- _Extracted material_
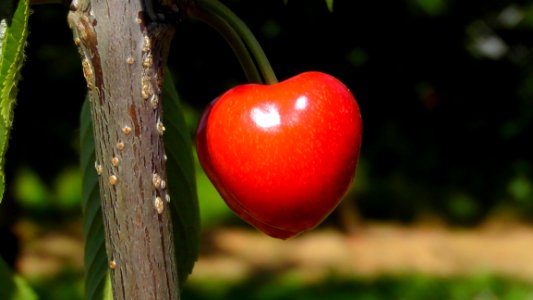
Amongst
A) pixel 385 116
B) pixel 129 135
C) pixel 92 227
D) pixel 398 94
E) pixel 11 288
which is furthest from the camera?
pixel 385 116

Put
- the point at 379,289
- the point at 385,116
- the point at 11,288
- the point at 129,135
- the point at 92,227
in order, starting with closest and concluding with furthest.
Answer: the point at 129,135 < the point at 92,227 < the point at 11,288 < the point at 379,289 < the point at 385,116

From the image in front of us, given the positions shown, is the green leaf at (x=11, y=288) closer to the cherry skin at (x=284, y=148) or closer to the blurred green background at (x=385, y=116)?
the cherry skin at (x=284, y=148)

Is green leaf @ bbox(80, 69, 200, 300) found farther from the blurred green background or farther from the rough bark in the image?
the blurred green background

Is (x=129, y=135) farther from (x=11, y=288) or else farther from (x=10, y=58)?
(x=11, y=288)

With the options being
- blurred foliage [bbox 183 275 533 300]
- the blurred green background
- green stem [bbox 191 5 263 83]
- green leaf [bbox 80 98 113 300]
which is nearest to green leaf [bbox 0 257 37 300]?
green leaf [bbox 80 98 113 300]

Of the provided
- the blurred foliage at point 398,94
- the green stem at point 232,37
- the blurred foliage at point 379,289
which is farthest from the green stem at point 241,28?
the blurred foliage at point 379,289

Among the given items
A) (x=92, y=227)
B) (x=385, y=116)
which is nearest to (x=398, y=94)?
(x=385, y=116)

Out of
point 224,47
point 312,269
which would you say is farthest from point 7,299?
point 312,269

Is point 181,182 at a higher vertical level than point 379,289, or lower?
higher
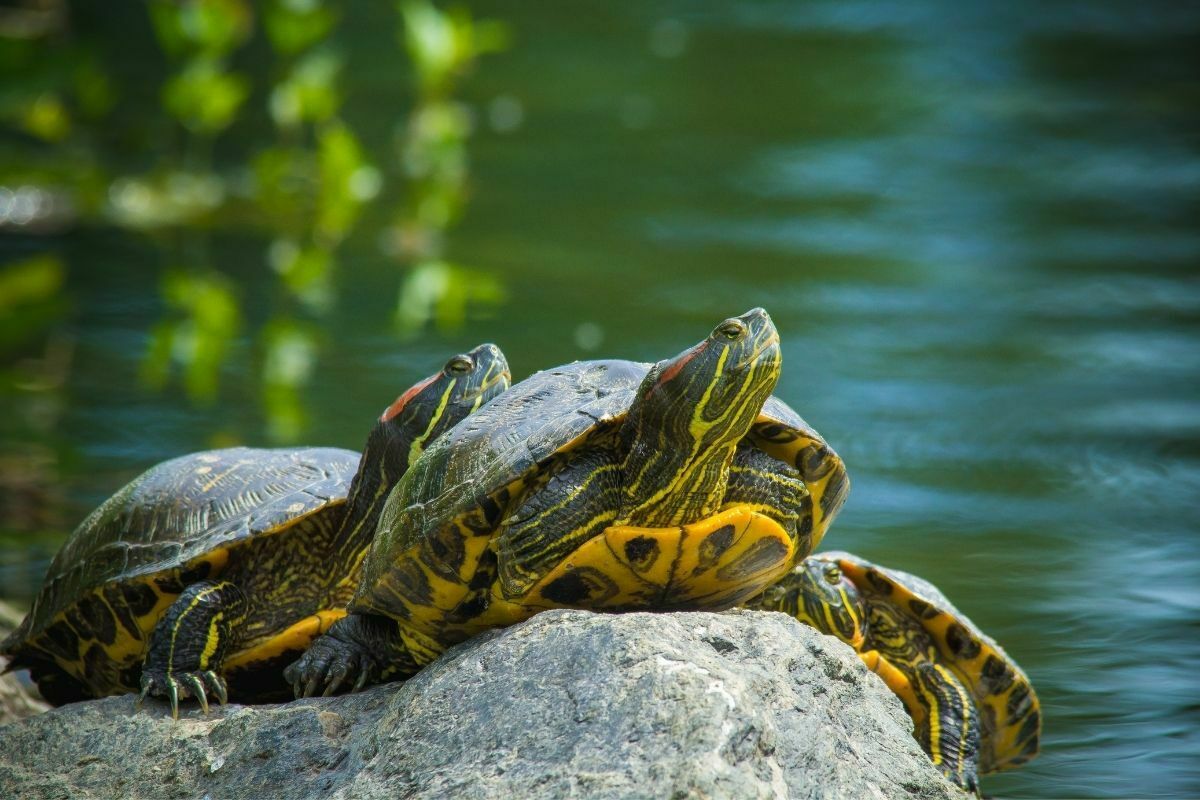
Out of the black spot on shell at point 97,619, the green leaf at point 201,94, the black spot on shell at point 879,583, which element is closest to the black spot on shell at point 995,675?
the black spot on shell at point 879,583

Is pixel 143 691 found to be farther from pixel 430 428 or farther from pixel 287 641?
pixel 430 428

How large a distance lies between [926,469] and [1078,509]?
0.63 metres

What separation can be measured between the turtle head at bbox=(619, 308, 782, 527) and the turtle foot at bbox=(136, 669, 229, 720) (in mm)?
1012

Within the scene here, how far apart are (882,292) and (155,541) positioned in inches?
221

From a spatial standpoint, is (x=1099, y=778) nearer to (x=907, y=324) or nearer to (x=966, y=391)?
(x=966, y=391)

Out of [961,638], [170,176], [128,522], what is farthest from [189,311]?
[961,638]

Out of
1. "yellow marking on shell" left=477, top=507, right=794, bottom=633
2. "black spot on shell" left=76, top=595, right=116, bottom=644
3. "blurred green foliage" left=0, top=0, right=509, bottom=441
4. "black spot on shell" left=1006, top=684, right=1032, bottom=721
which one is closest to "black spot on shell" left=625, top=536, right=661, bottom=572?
"yellow marking on shell" left=477, top=507, right=794, bottom=633

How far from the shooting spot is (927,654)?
11.2ft

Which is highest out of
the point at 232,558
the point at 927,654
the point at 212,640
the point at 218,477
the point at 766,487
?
the point at 766,487

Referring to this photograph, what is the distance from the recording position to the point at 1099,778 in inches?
133

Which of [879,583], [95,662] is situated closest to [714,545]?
[879,583]

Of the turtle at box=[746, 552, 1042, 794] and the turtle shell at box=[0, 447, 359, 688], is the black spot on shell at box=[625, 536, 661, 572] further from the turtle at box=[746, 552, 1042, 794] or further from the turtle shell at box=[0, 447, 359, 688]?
the turtle shell at box=[0, 447, 359, 688]

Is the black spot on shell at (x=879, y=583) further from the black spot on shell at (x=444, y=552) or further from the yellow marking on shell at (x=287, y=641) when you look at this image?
the yellow marking on shell at (x=287, y=641)

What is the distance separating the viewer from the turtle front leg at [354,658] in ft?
9.78
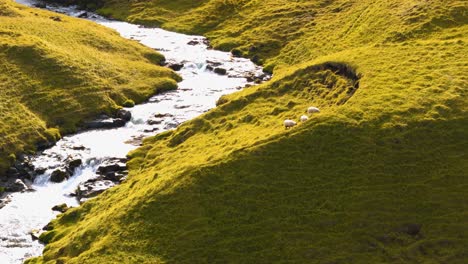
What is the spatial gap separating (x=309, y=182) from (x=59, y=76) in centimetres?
4183

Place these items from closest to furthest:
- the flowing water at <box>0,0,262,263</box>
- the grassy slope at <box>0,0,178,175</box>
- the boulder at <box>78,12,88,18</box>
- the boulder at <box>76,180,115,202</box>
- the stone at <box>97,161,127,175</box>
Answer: the flowing water at <box>0,0,262,263</box>
the boulder at <box>76,180,115,202</box>
the stone at <box>97,161,127,175</box>
the grassy slope at <box>0,0,178,175</box>
the boulder at <box>78,12,88,18</box>

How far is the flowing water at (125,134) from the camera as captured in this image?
53812 mm

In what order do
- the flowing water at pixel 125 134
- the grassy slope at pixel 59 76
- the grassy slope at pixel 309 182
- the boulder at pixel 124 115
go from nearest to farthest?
the grassy slope at pixel 309 182, the flowing water at pixel 125 134, the grassy slope at pixel 59 76, the boulder at pixel 124 115

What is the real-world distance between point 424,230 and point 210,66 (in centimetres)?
4887

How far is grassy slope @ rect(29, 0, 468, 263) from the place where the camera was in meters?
44.4

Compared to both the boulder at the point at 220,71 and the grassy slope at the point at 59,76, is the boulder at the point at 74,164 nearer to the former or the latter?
the grassy slope at the point at 59,76

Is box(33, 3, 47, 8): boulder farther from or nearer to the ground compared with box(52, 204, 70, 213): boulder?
farther from the ground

- _Exercise brief_
Take the listing above and print it exactly, apart from the pictures.

- _Complete response_
Amongst
A) pixel 385 116
B) pixel 129 135
C) pixel 92 227
D) pixel 398 94
E) pixel 11 288
which is furthest from the camera?
pixel 385 116

Put
- the point at 379,289
- the point at 385,116
- the point at 11,288
- the point at 129,135
- the point at 92,227
in order, starting with closest and concluding with furthest.
Answer: the point at 129,135 < the point at 92,227 < the point at 11,288 < the point at 379,289 < the point at 385,116

From the image in front of us, given the positions shown, is the green leaf at (x=11, y=288) closer to the cherry skin at (x=284, y=148) or closer to the blurred green background at (x=385, y=116)?
the cherry skin at (x=284, y=148)

Is green leaf @ bbox(80, 69, 200, 300) found farther from the blurred green background or farther from the rough bark in the image?
the blurred green background

Is (x=129, y=135) farther from (x=11, y=288) or else farther from (x=10, y=58)?
(x=11, y=288)

With the options being
- blurred foliage [bbox 183 275 533 300]
- the blurred green background
- green stem [bbox 191 5 263 83]
- green leaf [bbox 80 98 113 300]
which is nearest to green leaf [bbox 0 257 37 300]?
green leaf [bbox 80 98 113 300]

Of the provided
- the blurred foliage at point 398,94
- the green stem at point 232,37
- the blurred foliage at point 379,289
which is farthest from the green stem at point 241,28?
the blurred foliage at point 379,289

Among the given items
A) (x=92, y=227)
B) (x=385, y=116)
which is nearest to (x=398, y=94)?
(x=385, y=116)

Out of
point 224,47
point 312,269
which would you say is farthest from point 7,299?
point 312,269

Is point 181,182 at a higher vertical level than point 379,289, or lower?
higher
Out of the black spot on shell at point 97,619, the green leaf at point 201,94, the black spot on shell at point 879,583, which element is closest to the black spot on shell at point 995,675?
the black spot on shell at point 879,583

Is pixel 143 691 found to be farther from pixel 430 428 or farther from pixel 287 641?
pixel 430 428

How large a distance lies between [926,469] and [1078,509]?
0.63 metres

What separation can be measured between the turtle head at bbox=(619, 308, 782, 527) and the turtle foot at bbox=(136, 669, 229, 720) (in mm)?
1012

Within the scene here, how far apart are (882,292) and (155,541) positioned in inches?
221

From a spatial standpoint, is (x=1099, y=778) nearer to (x=907, y=324) or nearer to (x=966, y=391)?
(x=966, y=391)

Out of [961,638], [170,176], [128,522], what is farthest from [189,311]?
[961,638]

Out of
1. "yellow marking on shell" left=477, top=507, right=794, bottom=633
2. "black spot on shell" left=76, top=595, right=116, bottom=644
3. "blurred green foliage" left=0, top=0, right=509, bottom=441
4. "black spot on shell" left=1006, top=684, right=1032, bottom=721
which one is closest to "black spot on shell" left=625, top=536, right=661, bottom=572?
"yellow marking on shell" left=477, top=507, right=794, bottom=633

How far from the shooting spot is (927,654)?
11.2ft

Which is highest out of
the point at 232,558
the point at 927,654
the point at 212,640
the point at 218,477
the point at 766,487
?
the point at 766,487

Referring to this photograph, what is the distance from the recording position to the point at 1099,778 in inches?
133

Which of [879,583], [95,662] is situated closest to [714,545]?
[879,583]

Of the turtle at box=[746, 552, 1042, 794] and the turtle shell at box=[0, 447, 359, 688], is the black spot on shell at box=[625, 536, 661, 572] further from the turtle at box=[746, 552, 1042, 794] or further from the turtle shell at box=[0, 447, 359, 688]?
the turtle shell at box=[0, 447, 359, 688]

Is the black spot on shell at (x=879, y=583) further from the black spot on shell at (x=444, y=552) or further from the yellow marking on shell at (x=287, y=641) when you look at this image?
the yellow marking on shell at (x=287, y=641)

What is the distance separating the viewer from the turtle front leg at [354,658] in ft?
9.78
What is the spatial gap separating (x=309, y=182) from (x=59, y=76) in centimetres?
4183

Place these items from closest to furthest:
- the flowing water at <box>0,0,262,263</box>
- the grassy slope at <box>0,0,178,175</box>
- the boulder at <box>78,12,88,18</box>
- the boulder at <box>76,180,115,202</box>
- the stone at <box>97,161,127,175</box>
Answer: the flowing water at <box>0,0,262,263</box>
the boulder at <box>76,180,115,202</box>
the stone at <box>97,161,127,175</box>
the grassy slope at <box>0,0,178,175</box>
the boulder at <box>78,12,88,18</box>

How far is the flowing water at (125,134) from the camera as captured in this image?
53812 mm

In what order do
- the flowing water at pixel 125 134
- the grassy slope at pixel 59 76
- the grassy slope at pixel 309 182
- the boulder at pixel 124 115
go from nearest to farthest?
the grassy slope at pixel 309 182, the flowing water at pixel 125 134, the grassy slope at pixel 59 76, the boulder at pixel 124 115

What is the real-world distance between point 424,230 and point 210,66 (in centimetres)?
4887

How far is grassy slope @ rect(29, 0, 468, 263) from the place where the camera was in meters?
44.4

Compared to both the boulder at the point at 220,71 and the grassy slope at the point at 59,76, is the boulder at the point at 74,164 nearer to the former or the latter?
the grassy slope at the point at 59,76

Is box(33, 3, 47, 8): boulder farther from or nearer to the ground compared with box(52, 204, 70, 213): boulder?
farther from the ground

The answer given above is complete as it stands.